**REQUIRED ACTION 1:** In the optic nerve article, which journal published the report?
**REQUIRED ACTION 2:** Carry on the optic nerve article from its last line.

"Bilateral effects" suggest boosting metabolism in optic nerves could slow neurodegeneration.

Researchers at Vanderbilt University Medical Center have shown for the first time that when one optic nerve in the eye is damaged, as in glaucoma, the opposite optic nerve comes to the rescue by sharing its metabolic energy.

In doing so, however, the undamaged optic nerve becomes vulnerable to further metabolic stress, which could explain why the neurodegeneration observed in this and other diseases spreads between brain regions.

The report, published in the Proceedings of the National Academy of Sciences, suggests a potential new approach to treating neurodegenerative diseases like glaucoma and Alzheimer’s disease.

“This implies that a way to slow neurodegeneration generally would be to boost metabolic resources of the involved neurons,” said David Calkins, Ph.D., director of the Vanderbilt Vision Research Center. Calkins is senior author of the study.1

“This implies that a way to slow neurodegeneration generally would be to boost metabolic resources of the involved neurons.”

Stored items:
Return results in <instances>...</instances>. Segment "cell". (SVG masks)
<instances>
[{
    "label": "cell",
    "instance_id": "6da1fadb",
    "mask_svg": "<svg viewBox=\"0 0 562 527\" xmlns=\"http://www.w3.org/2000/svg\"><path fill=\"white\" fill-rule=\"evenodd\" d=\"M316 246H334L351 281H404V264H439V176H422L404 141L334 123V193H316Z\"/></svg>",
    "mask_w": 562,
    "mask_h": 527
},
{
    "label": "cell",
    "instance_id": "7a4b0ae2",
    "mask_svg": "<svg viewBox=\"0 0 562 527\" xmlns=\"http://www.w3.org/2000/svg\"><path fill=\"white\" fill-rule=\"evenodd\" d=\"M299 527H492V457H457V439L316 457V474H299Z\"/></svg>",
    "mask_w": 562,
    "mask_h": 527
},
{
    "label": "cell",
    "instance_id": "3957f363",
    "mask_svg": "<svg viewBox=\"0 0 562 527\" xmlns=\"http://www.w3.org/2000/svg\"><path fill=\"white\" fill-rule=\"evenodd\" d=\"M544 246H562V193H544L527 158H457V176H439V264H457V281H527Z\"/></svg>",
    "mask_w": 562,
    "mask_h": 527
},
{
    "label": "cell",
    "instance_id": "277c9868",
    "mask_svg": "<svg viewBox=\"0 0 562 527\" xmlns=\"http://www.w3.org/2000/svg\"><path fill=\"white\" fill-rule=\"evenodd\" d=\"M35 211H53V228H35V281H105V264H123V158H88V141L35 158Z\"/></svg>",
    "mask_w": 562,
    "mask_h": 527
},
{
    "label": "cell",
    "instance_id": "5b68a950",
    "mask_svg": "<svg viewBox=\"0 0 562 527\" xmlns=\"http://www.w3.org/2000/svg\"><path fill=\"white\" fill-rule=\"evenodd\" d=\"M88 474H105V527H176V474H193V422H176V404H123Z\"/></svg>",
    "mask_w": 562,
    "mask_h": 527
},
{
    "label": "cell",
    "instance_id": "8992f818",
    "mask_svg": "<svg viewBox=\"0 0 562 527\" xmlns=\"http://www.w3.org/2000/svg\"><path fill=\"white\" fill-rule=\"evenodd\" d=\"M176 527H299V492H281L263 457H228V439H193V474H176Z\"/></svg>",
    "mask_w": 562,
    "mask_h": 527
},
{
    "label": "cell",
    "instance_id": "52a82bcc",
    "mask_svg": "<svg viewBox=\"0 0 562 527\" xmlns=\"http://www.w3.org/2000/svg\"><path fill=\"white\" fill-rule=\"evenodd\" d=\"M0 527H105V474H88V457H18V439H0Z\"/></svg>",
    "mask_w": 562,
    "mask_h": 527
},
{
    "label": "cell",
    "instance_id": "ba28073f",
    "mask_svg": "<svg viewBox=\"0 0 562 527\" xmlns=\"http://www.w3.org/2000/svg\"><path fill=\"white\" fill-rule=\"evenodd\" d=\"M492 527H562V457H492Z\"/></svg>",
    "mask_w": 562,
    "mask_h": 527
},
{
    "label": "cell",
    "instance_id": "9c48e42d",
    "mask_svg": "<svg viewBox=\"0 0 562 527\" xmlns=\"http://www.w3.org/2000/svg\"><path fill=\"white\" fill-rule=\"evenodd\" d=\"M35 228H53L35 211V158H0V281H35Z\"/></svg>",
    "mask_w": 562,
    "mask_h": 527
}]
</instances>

**ANSWER SPACE 1:** The Proceedings of the National Academy of Sciences.

**ANSWER SPACE 2:**
The Role of Astrocytes

Calkins and colleagues have previously shown neurodegeneration in glaucoma involves an early axogenic response that counters intraocular pressure-related stress, slowing progression and maintaining signaling to the brain. However, in reviewing the ophthalmology literature they observed descriptions of “strange bilateral effects” – treatment of degenerative disease in one eye only would cause improvement in the other eye. “There were examples from macular degeneration, glaucoma, retinal transplant – even in gene therapy to cure Leiber’s neuropathy,” Calkins said.

The researchers were also studying astrocytes, the star-shaped glial cells that store glycogen and release it as glucose, and how the cells are able to store energy while neurons cannot. Astrocytes, they hypothesized, are the fuel neurons need to function, and could form a large network that would essentially connect the neurons in one eye to the neurons in another.

Mapping Metabolic Activity

Using positron emission tomography (PET) imaging to map the metabolic activity of cells in different tissues, the authors showed that when one optic nerve was stressed by a rise in intraocular pressure, metabolites including glycogen were transferred from the healthy optic nerve via their crossover point in the brain.

“The energy is transferred up one optic nerve, across the optic chiasm in the brain and back down to the other eye, which is a tremendous distance for metabolites to travel,” Calkins said. “We don’t know exactly how it’s done.”

“The energy is transferred up one optic nerve, across the optic chiasm in the brain and back down to the other eye.”

The transfer, the group discovered, is dependent on connexin 43 (Cx43), the protein that makes up the gap junctions in astrocytes, and which permits the exchange of small molecules between them. When Cx43 was genetically knocked out in a mouse model, the energy transfer did not happen within astrocyte networks between the two optic nerves.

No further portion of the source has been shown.